HakkTaxi: ride-share demand prediction (Microsoft Azure APAC Hackathon)
Jakarta's ride-hailing market suffers from supply-demand mismatch that manifests as surge pricing during predictable high-demand windows (morning commute, Friday evening, rain events). Driver repositioning is reactive -- drivers respond to surge pricing signals that are already 5-10 minutes late. A demand heatmap that forecasts surge zones 15-30 minutes ahead would allow proactive repositioning, reducing surge duration and improving driver earnings predictability.
A 48-hour competition window eliminates access to the proprietary trip telemetry that production demand forecasting requires. The core feature engineering challenge: constructing a credible demand signal from proxy variables -- historical aggregates, weather data, and static POI density -- that generalises across Jakarta's heterogeneous urban geography. CBD office clusters, university campuses, market districts, and transit hubs each exhibit fundamentally different demand dynamics that a single model must capture without overfitting. The additional constraint: a system demonstrable in 5 minutes to non-technical judges while withstanding commercial scrutiny from Microsoft product leadership on the jury panel.

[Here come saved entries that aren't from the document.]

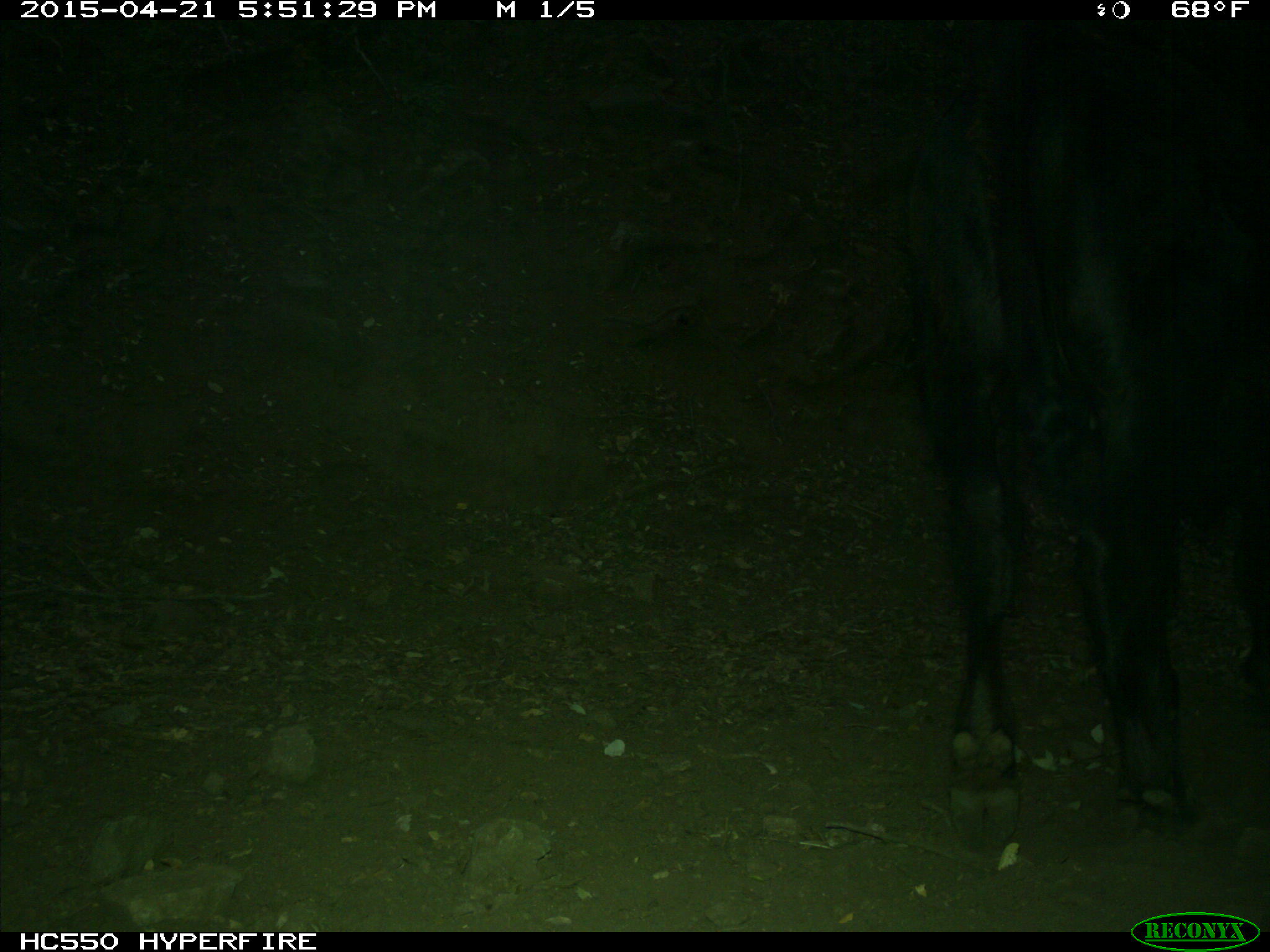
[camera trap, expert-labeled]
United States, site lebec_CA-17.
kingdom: Animalia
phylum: Chordata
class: Mammalia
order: Artiodactyla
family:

Within 48 hours: designed a demand heatmap and surge prediction system using gradient boosting (XGBoost) on historical trip logs, weather data, and Points of Interest (POI) density features per geospatial hex cell (H3 grid). Temporal features: hour-of-day, day-of-week, public holiday flag, historical demand rolling averages. Geospatial features: POI category counts (office density, transit hub proximity, entertainment zones). Integrated with Azure Maps API for live visualization as a real-time demand heatmap overlay.
Competed against teams across Southeast Asia and Australia. Won Regional Champion across APAC -- validated against international jury with Microsoft engineering and product leadership as judges.
Demonstrated full-stack demand forecasting system design -- data ingestion to real-time visualization -- within 48 hours. The 6-second ETA margin of error on validation data validated the geospatial feature engineering approach. Regional Champion result across APAC establishes competitive benchmarking against the region's top applied ML teams.